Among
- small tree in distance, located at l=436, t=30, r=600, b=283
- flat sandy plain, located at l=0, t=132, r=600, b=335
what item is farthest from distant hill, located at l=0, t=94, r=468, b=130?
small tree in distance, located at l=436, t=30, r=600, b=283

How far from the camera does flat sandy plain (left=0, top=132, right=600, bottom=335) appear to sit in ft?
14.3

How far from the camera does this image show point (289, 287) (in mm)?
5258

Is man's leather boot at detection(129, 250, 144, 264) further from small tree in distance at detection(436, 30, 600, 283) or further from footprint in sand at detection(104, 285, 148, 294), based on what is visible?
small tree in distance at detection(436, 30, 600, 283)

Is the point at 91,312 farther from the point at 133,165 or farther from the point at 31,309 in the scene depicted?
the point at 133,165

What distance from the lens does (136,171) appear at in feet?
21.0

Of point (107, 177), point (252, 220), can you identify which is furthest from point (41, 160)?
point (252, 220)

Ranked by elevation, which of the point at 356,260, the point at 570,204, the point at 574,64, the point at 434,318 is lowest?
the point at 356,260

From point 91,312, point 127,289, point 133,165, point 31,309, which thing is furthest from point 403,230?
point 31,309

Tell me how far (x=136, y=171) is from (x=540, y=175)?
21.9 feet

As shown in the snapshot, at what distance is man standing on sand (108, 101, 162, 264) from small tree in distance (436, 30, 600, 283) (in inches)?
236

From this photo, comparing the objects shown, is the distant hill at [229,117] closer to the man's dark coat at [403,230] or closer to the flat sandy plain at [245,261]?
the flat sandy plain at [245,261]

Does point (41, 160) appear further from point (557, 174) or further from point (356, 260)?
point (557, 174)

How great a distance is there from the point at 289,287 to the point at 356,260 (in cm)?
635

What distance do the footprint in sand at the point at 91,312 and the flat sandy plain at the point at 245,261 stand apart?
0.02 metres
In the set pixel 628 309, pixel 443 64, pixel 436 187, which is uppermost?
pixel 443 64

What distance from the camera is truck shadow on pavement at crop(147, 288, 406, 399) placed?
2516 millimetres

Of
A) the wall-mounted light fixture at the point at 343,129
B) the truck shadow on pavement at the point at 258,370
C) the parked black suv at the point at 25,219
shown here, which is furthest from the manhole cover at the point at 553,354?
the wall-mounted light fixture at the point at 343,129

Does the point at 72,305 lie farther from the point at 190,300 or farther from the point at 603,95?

****************************************

What the task asks:
Reproduce the lines of the records word for word, from the line containing "From this photo, comparing" through the end of the records, inclusive.

Exercise result:
From this photo, comparing the objects shown, is the distant hill at [229,117] closer to the man's dark coat at [403,230] or closer to the flat sandy plain at [245,261]?
the flat sandy plain at [245,261]

Does point (41, 160) appear further from point (557, 174) or further from point (356, 260)?
point (557, 174)

How great a distance is there from the point at 289,287 to the point at 356,260 (in cm)?
635

What distance do the footprint in sand at the point at 91,312 and the flat sandy plain at the point at 245,261 stand apart?
0.02 metres
In the set pixel 628 309, pixel 443 64, pixel 436 187, which is uppermost?
pixel 443 64

What distance from the camera is truck shadow on pavement at crop(147, 288, 406, 399) placed?
2516 millimetres

Of
A) the wall-mounted light fixture at the point at 343,129
B) the truck shadow on pavement at the point at 258,370
C) the parked black suv at the point at 25,219
shown here, which is furthest from the manhole cover at the point at 553,354?
the wall-mounted light fixture at the point at 343,129

Does the point at 72,305 lie farther from the point at 190,300 or farther from the point at 603,95?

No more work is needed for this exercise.